By Jenae R / August 19th, 2019
Oninaki is the third game from Tokyo RPG Factory. Their first two games, I am Setsuna and Lost Sphear, looked great first appearances-wise. Although, upon playing their demos and experiencing them on a deeper level, they didn’t interest me enough to purchase them. Plus, they ended up with relatively mixed reviews. Ultimately, that in addition to the meh quality demos, was reason enough to pass them up. But a couple weeks ago, I saw Square Enix advertising Oninaki and the trailer intrigued me enough to install the demo and try out Tokyo RPG Factory’s most recent creation. I didn’t know they were already putting out another game, hence I installed and played it on both my Switch and the PS4.

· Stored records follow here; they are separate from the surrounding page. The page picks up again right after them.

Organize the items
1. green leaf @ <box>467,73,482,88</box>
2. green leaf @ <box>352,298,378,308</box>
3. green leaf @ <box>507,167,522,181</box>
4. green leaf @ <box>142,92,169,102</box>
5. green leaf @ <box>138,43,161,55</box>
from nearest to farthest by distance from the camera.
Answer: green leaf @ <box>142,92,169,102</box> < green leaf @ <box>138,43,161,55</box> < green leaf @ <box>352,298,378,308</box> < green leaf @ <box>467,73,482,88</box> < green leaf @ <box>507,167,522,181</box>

The story begins when the main character, Kagachi, is a young child whose parents have just passed away from an illness. He’s told by Kushi, his friend Mayura’s father, that he shouldn’t grieve his parents’ deaths. These characters live in a place where the people believe in reincarnation. If the dead have any regrets they’ll become lost souls who can’t move on and be reincarnated. Kagachi and Mayura both grow up to become Watchers, just like Kushi. Watchers help those lost souls move on. They have the ability to travel between the living world and that of the dead.
Oninaki’s story is the first thing that absorbed me into this game. It feels much more interesting than TRF’s first two titles. I already want to experience more of this world where everyone believes so strongly in reincarnation that it affects their everyday life. I’m interested to see where the story takes the main characters as well. The other thing worth noting is the atmosphere. If you’ve read any of my other articles before now, you’ll know that I believe the atmosphere is one of the most important aspects of a game. Atmosphere includes the game’s art design, music, sound effects and the overall feel of a game. Oninaki is oozing with fantastic atmosphere. The scenery and animation are beautiful, and I love the art style. The music is fitting as well. You can listen to some of it yourself, up above.
Both I am Setsuna and Lost Sphear were turn-based RPGs. Oninaki is a major departure from TRF’s usual games, in that it’s actually an action RPG. I don’t necessarily prefer action RPGs over turn-based. They can definitely get repetitive depending on how they’re done, or feel clunky and be a pain to play. But I was pleasantly surprised to find that Oninaki plays quite smoothly and isn’t clunky by any means. You control Kagachi and have the ability to switch between daemons in the heat of battle. At one point Kushi describes daemons as souls who couldn’t be reincarnated, damned or banished. Watchers make use of their powers in battle. Each one has its own skill tree and weapon type they use, giving you different play styles depending on the daemon.
This demo took me a couple hours to play through on the normal difficulty. It takes you through helping a lost soul pass on and the start of an investigation into an incident involving a cult’s mass suicide (in addition to helping another soul move on). You also get to try out two different daemons, the second one being unlocked for the purpose of beating a very early boss. While Oninaki does have smooth gameplay as far as battles go, I found out some of the controls elsewhere take a bit to figure out. Like when you first see the world map for example, which is essentially a menu to pick your location from (there isn’t an actual overworld), it’s not as simple as clicking where you want to go. You’ll only be able to scroll around and view pictures of the map’s locations. To actually select where you want to go, you have to hit left on the d-pad to pull up a list and from there you select your desired location. Little things like this took me longer than they should have to figure out. In any case, once you figure out little stuff such as this, you shouldn’t have any other issues. I also didn’t notice any significant differences between the Nintendo Switch and PS4 versions of the game. It played near perfectly both on PS4 and undocked on Switch, though I do think the load times were a bit quicker on PS4.
Overall, Oninaki appears to be a decent step up from Tokyo RPG Factory’s previous titles. The plot is more unique, the atmosphere is even more beautiful and not only do you get an awesome story to play through, but there’s also a separate battle mode to enjoy. So if you don’t find yourself burnt out easily by the action filled battle system, then that’s definitely something cool to check out. Typically in the past, demos are make or break for me. I love having them to try out various games and find out if they’re worth my time and money. As of right now, Oninaki certainly fits under the worth my time category and thus, I went ahead and pre-ordered it a few days after playing the demo.